▶ [Passage]
____

Back to my installation notes for this GE 8K Portable AC:


* Winnebago put an outlet for me to plug the portable AC in! Now isn't that nice of them!

However, the wall sockets on the passengers side of my RV are all on Circuit #1. This includes my residential refrigerator. And when I run the Basement AC on Compressor #1 only, I'm pulling 28A-29A on Circuit #1, which is more than I really want.

So as things are now, L1=28-29A, and on Circuit #2... L2=0A; not counting my hot water heater element on Circuit #2 or when I run my vacuum, which I never run.

* My microwave is on Circuit #1 too and it pulls 10A-12A. ...And sometimes I do want to run my microwave when I'm running both the Portable AC and the Basement AC, but I really don't want to see 38A on Circuit #1; and I really don't want to turn off my portable AC when I want to run my microwave.

SOLUTION TO REDUCING AMPS ON L1 AND ADDING AMPS TO L2

I need to install a separate outlet for my Portable AC to run off L2, and wire it to my main panel where there is room for an additional Circuit 2 (L2) 15A breaker.

____

▶ [Supplied data]
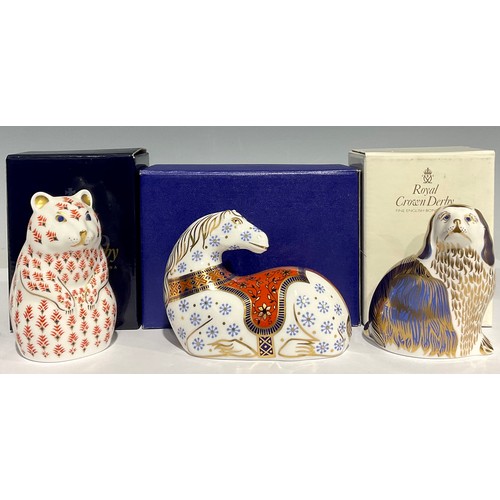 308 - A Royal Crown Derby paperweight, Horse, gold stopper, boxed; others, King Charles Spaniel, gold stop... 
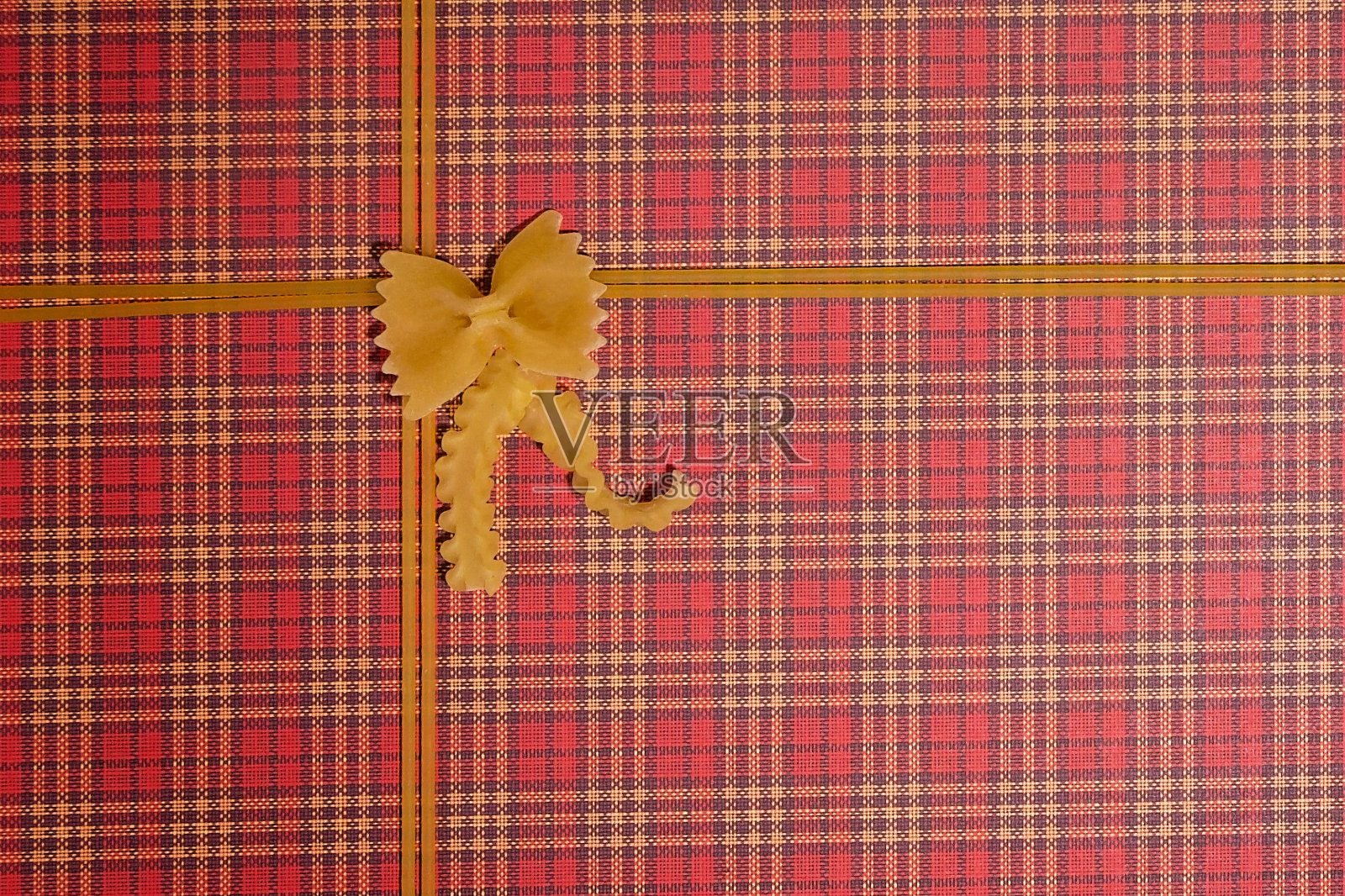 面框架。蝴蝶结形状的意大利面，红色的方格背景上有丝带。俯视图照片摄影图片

____

▶ [What you have to do] Name every appliance that the AC installation notes mention.

▶ [Response box]
- GE 8K Portable AC
- residential refrigerator
- Basement AC
- hot water heater element
- vacuum
- microwave